Jefferson Dingle III, 45, a truck driver who retired from the U.S. Postal Service in 1997, died Nov. 17 of kidney disease at Washington Hospital Center. He lived in Laurel.

Mr. Dingle was a native of Washington and a graduate of Central High School and Anne Arundel Community College. He served in the Army.

He was a driver with Yellow Cab in Washington before joining the Postal Service in 1985.

He was a member of Bright Light Baptist Church in Takoma Park and the Masons.

His marriage to Twanna Dingle ended in divorce.

Survivors include his wife of nine years, Marie Price Dingle of Laurel; a daughter from his first marriage, Tadasha Jackson of Washington; two children from his second marriage, Jerrod Dingle and Stephanie Dingle, both of Laurel; three half brothers; two half sisters; and two grandchildren.

Philip C. Bonds


Philip C. Bonds, 54, an auditor for three years in the office of the inspector general of the U.S. Postal Service, died of cancer Nov. 9 at Inova Fairfax Hospital. He lived in Fairfax Station.

Mr. Bonds was a native of Memphis and a graduate of the University of Tennessee. He also attended that university's dental school and studied accounting at the University of Memphis. He served in the Navy during the Vietnam War.

He began his federal career with the Treasury Department in the mid-1970s and also worked for the Army Department. He was with the Army Audit Agency until 1983 and then joined the Defense Department inspector general's staff. He was in a similar auditing position at the State Department until 1999.

Mr. Bonds was a member of the Association of Government Accountants.

Survivors include his wife of 13 years, Virginia Anne Bonds of Fairfax Station, and a brother, John C. Bonds III of Burke.

Fong S. Lee

Giant Food Cashier

Fong S. Lee, 63, a Giant Food cashier for 17 years before retiring in 1993 from the store on Goshen Road in Gaithersburg, died of a heart ailment Nov. 15 at Suburban Hospital. She lived in Olney.

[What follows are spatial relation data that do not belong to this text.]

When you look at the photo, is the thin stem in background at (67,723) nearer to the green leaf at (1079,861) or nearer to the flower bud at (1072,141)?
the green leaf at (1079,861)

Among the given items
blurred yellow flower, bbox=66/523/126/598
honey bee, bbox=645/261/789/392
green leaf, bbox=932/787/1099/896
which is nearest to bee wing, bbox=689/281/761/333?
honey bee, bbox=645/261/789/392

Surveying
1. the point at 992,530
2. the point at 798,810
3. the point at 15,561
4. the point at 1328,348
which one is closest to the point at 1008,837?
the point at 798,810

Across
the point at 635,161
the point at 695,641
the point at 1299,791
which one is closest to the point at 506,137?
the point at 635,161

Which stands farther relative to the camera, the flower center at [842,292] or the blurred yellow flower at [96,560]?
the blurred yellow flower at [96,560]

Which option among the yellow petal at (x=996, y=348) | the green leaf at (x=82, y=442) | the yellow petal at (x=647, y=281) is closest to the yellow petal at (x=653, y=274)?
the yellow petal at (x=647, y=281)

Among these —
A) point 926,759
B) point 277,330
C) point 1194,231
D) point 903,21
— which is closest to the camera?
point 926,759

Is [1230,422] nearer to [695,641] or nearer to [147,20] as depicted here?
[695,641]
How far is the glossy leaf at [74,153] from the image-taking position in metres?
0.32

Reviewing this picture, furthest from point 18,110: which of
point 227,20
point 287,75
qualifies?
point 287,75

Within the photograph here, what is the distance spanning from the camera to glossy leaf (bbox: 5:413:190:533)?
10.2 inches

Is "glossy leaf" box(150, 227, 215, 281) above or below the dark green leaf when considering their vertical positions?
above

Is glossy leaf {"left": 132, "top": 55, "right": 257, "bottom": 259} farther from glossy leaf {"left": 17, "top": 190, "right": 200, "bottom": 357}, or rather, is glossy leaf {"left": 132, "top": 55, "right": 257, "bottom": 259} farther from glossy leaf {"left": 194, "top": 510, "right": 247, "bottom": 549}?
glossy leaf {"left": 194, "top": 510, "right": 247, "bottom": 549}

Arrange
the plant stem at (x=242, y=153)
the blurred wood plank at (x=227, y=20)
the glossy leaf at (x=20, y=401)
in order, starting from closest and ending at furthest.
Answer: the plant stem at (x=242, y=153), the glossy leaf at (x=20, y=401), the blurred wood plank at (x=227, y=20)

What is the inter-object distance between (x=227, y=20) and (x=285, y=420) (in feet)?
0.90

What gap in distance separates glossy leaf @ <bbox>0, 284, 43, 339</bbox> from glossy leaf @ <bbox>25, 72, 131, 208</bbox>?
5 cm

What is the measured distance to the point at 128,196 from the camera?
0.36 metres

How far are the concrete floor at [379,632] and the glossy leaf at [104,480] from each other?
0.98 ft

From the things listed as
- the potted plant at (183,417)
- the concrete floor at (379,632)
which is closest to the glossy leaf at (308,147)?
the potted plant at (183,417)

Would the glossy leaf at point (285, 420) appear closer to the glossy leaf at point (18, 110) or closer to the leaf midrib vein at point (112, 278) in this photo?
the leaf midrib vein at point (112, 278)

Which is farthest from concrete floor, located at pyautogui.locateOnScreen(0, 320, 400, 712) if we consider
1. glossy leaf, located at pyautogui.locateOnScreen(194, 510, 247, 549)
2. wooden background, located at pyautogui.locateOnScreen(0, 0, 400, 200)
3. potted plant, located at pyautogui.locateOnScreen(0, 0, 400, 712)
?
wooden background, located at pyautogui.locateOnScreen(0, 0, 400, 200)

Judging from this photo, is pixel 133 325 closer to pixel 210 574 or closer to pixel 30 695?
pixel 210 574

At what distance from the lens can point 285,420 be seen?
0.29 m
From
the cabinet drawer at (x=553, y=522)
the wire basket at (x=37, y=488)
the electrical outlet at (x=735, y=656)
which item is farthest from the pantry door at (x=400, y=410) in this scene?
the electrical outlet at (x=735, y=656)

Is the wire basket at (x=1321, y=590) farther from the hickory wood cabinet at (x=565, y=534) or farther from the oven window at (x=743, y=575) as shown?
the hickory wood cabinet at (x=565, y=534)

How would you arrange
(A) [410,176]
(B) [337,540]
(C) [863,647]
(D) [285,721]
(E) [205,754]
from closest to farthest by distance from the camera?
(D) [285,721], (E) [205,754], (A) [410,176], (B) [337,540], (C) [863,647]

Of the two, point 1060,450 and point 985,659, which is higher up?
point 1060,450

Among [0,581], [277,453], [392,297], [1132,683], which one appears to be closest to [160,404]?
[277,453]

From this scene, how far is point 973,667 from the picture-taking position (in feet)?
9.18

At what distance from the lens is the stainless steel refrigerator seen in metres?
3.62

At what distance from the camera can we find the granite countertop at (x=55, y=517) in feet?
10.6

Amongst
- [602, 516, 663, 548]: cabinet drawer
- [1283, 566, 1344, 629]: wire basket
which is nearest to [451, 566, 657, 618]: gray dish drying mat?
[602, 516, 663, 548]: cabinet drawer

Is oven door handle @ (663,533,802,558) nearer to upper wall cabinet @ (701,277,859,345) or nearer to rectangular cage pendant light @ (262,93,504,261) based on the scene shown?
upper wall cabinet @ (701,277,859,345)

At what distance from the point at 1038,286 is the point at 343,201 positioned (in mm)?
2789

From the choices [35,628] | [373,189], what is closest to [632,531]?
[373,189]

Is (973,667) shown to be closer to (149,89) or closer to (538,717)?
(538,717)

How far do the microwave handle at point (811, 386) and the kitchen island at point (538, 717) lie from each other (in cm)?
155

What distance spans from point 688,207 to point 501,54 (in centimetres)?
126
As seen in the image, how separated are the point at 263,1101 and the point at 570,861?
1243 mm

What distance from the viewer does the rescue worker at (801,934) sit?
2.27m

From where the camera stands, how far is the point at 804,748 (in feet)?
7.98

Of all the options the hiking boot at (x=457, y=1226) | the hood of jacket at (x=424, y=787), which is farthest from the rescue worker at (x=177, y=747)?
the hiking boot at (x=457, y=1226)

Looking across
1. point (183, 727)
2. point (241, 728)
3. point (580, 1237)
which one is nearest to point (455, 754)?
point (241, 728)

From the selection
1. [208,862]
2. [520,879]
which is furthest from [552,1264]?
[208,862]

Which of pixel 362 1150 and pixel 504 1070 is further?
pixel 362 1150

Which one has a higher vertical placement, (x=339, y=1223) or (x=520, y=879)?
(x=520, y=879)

Mrs. Lee came to the Washington area from her native China in 1951.

Her hobbies included traveling and playing mah-jongg.

Survivors include her husband of 43 years, Stephen N. Lee of Olney; three daughters, Sharon Stark of Chevy Chase, Shellmay Goto of Tampa and Stacy Kong of Ashton; her mother, Nancy Lee, and a sister, Mabel Lee, both of Rockville; two brothers, Henry Lee of Derwood and Bobby Lee of Rockville; and three grandchildren.